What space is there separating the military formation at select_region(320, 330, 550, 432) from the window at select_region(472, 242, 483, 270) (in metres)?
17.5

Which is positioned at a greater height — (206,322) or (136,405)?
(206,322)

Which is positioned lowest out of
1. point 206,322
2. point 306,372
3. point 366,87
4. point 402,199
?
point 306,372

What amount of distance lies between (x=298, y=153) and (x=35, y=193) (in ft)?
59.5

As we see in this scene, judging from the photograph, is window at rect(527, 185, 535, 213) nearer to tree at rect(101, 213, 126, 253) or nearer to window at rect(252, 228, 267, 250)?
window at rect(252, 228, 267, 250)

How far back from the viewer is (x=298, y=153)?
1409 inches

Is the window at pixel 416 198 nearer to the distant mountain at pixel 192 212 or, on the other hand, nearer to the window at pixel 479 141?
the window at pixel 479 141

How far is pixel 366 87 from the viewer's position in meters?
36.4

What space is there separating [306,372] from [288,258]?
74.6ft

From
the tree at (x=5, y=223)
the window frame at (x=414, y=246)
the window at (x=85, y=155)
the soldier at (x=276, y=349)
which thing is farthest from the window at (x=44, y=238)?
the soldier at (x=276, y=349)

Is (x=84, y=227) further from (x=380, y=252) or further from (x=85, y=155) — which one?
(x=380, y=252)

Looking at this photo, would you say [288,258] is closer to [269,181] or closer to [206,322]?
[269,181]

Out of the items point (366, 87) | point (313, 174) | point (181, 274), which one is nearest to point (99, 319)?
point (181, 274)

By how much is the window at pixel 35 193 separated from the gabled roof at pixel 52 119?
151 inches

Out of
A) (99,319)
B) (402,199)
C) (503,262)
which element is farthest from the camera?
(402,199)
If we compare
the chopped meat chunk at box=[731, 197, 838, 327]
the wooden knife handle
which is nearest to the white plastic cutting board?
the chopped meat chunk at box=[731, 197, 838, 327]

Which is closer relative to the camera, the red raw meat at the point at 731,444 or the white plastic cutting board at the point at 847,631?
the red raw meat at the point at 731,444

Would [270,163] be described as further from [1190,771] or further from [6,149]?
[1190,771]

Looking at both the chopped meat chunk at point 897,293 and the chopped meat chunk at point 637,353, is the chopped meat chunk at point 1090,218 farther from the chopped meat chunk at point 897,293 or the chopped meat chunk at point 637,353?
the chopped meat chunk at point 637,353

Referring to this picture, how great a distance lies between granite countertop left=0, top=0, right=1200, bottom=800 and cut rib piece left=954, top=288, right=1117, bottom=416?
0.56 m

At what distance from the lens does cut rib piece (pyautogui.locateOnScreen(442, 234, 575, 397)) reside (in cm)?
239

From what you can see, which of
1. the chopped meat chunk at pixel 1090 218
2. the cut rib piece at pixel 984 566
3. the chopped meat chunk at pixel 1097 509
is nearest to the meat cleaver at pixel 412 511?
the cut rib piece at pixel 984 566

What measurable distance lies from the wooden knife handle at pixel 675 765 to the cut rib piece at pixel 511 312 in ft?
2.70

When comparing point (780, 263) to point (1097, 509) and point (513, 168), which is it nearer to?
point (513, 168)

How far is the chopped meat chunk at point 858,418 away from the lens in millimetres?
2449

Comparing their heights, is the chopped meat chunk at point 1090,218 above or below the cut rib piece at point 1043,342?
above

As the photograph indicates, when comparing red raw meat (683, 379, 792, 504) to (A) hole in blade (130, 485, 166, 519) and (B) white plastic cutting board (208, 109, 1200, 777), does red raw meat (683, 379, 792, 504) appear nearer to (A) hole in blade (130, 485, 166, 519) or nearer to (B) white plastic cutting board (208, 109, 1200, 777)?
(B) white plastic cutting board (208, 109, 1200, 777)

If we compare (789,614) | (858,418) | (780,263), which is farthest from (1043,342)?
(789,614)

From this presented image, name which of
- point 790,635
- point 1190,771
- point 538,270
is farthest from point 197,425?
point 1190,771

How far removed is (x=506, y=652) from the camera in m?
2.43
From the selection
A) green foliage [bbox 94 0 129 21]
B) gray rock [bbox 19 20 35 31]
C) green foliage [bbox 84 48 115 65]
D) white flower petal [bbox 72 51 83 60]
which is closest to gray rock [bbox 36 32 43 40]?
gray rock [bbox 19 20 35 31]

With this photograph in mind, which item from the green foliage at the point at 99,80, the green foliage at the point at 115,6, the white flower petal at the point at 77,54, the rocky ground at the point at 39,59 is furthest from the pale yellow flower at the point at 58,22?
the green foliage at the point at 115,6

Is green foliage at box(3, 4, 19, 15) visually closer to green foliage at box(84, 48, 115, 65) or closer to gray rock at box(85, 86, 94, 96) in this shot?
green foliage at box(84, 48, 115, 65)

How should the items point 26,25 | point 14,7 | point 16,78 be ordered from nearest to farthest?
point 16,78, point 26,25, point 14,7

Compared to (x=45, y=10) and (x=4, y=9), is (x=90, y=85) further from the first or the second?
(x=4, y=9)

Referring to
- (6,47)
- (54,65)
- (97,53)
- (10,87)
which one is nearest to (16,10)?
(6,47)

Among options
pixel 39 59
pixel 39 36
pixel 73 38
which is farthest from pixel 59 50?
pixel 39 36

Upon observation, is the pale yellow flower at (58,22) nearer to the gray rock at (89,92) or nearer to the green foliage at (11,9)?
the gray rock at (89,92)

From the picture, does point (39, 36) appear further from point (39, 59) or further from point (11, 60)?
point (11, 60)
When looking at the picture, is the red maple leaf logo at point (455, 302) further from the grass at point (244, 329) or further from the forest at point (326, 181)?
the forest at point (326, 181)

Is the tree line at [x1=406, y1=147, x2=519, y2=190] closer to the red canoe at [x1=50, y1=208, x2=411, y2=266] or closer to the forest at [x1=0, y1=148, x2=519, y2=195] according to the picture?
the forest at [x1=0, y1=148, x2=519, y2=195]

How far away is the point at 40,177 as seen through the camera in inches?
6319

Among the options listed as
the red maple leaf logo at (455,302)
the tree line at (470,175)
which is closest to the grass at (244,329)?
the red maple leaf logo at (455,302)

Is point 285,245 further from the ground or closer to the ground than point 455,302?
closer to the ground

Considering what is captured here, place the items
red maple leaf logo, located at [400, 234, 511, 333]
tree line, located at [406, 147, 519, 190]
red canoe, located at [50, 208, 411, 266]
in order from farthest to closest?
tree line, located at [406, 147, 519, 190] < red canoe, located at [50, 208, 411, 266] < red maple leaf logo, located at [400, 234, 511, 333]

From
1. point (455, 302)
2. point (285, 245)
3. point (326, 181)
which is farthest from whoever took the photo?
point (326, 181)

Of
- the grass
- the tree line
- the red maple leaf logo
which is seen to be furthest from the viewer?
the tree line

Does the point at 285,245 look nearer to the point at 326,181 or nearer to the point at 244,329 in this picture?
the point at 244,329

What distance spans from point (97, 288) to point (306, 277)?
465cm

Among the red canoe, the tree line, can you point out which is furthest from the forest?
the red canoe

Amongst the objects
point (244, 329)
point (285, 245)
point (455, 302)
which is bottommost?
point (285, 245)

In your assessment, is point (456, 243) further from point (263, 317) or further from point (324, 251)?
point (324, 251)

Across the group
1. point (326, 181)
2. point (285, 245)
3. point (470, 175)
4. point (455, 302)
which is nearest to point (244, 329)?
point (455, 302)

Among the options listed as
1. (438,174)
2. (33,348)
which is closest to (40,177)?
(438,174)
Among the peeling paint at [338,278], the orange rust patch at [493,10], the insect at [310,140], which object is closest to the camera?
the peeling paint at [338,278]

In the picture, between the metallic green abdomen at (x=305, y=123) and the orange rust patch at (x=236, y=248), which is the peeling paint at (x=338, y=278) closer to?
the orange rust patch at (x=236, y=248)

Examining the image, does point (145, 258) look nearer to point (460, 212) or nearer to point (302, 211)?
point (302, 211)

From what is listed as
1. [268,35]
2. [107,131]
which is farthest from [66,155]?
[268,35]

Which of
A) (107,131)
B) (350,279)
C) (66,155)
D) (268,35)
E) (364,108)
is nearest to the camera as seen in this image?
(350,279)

===============

**YOUR OBJECTIVE**:
Copy out exactly the lines running from the line with "Among the peeling" to the end of the records, inclusive.

**EXERCISE ANSWER**:
Among the peeling paint at [338,278], the orange rust patch at [493,10], the insect at [310,140], which object is closest to the camera?
the peeling paint at [338,278]

In the picture, between the metallic green abdomen at (x=305, y=123) and the orange rust patch at (x=236, y=248), which is the peeling paint at (x=338, y=278) closer to?
the orange rust patch at (x=236, y=248)

Examining the image, does point (145, 258) look nearer to point (460, 212) or nearer to point (302, 211)?
point (302, 211)

From what is listed as
1. [268,35]
2. [107,131]
which is farthest from [66,155]?
[268,35]

Which of
A) (107,131)
B) (350,279)
C) (66,155)
D) (268,35)
E) (364,108)
is nearest to the camera as seen in this image?
(350,279)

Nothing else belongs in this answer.